Sorry this post is late – I was ill and then spent all of yesterday in London being fancy at the Ritz. It was chaotic, but that’s a story for another time. Today’s post is on interviews. Specifically Oxford interviews as I know admissions is this week, but as I know that probably doesn’t apply to most of you I’m hoping at least some of it will be applicable to interviews in general. I did really want to make this post though because I know when I went through it, my college didn’t really know much and information wasn’t really available. If you’re lucky enough to be at a school which drills you until you can barely put a foot wrong, lucky you; if not, then hopefully I can be of at least some use, even if it just puts you more at ease.
1. Be you. It’s you that they want to see, not Mr High-and-Mighty who is trying to mimic what he thinks an Oxford student is. It’s really obvious. Their going to have to spend the next three years trying to teach you so you want them to like you. Be friendly. Smile.

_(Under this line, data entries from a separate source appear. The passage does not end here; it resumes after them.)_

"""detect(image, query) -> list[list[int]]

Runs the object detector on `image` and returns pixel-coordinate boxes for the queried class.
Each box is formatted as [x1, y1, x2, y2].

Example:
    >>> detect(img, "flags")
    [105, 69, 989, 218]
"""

Be comfortable. Their not trying to trick you or confuse or bully you into submission. Tutor’s are just people, and to be honest this period is just as stressful for them as it is for you. You might well be the fifth person they’ve seen that day, and if you come across and friendly and chatty after a bunch of interviews which were akin to drawing blood from a stone, you’ll be the one they remember. Believe me, when they’ve seen you cry and you’ve seen them drunk they’re a lot less scary.

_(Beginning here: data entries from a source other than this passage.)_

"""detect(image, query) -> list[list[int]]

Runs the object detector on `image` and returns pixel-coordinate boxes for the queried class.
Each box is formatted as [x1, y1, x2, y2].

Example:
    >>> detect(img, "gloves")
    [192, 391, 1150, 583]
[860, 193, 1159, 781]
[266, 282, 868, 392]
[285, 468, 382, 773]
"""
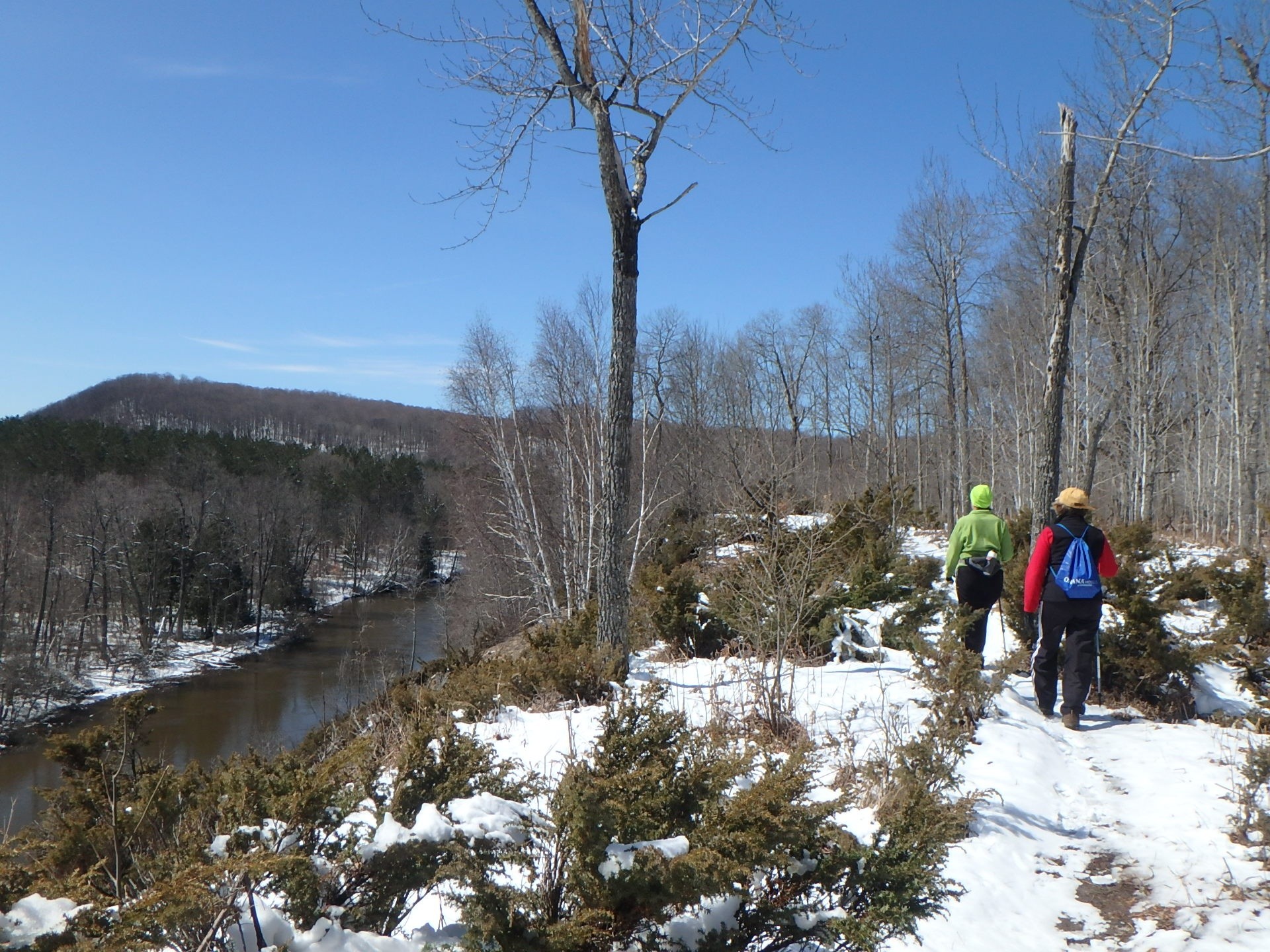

2. Dress well. But be comfortable. Despite what you might think you definitely don’t have to wear a suit. Unless you’re one of those people who wears a suit every day, you’re just not going to feel like yourself and that means you’ll probably come across as awkward as well. That doesn’t go to say that you should turn up in joggers and the oldest hoody you own. Whilst I know some people that it’s worked for, most of us just look like we couldn’t be bothered to put in any effort. Try and look presentable if you can; a clean tshirt, a nice skirt, chinos etc etc, but something that you’d actually choose to wear if you were going out somewhere nice with friends. Not something your mother told you would make you look like an excellent candidate.

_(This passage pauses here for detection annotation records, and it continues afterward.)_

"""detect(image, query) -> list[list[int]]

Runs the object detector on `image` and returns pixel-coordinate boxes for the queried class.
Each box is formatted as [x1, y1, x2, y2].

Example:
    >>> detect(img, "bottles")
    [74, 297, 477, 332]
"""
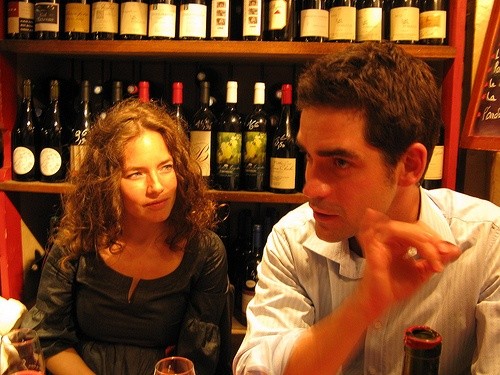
[402, 325, 442, 375]
[11, 78, 305, 195]
[6, 0, 446, 46]
[421, 83, 444, 190]
[216, 203, 289, 327]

3. Don’t be intimidated by the other candidates. When you turn up a bunch of people you meet will show off all of the things they know that you don’t know for no good reason. Because they can. Don’t worry about it. The fact that they know more useless facts than you on one particular topic is irrelevant and doesn’t make them more qualified for a place. When I turned up at least three people started having akin depth discussion about the details of Nebuchadnezzar. I knew nothing about Nebuchadnezzar. Knowledge of Nebuchadnezzar did not help them get a place. I still know nothing about Nebuchadnezzar and I just had to look up the spelling on Wikipedia.
4. It’s okay to be wrong. Similarly to the last one, the tutors don’t care if you don’t know the answer. You haven’t gone through 7+ years of higher education – they can hardly expect you to. It’s a darn sight better to just say you don’t know than to spend five minutes of your interview making something up and ending up looking an even bigger fool. They wan’t to see your thought process, to know if you’ll fit in at Oxford. If you can’t be honest, open and communicative in an interview, then it’s unlikely you’ll be honest, open and communicative in a tutorial – and seeing as thats the primary form of teaching at Oxford, it’s really important that they feel they can work with you. Chill out. Show them what you do know, don’t lie about what you don’t. It’ll be fine.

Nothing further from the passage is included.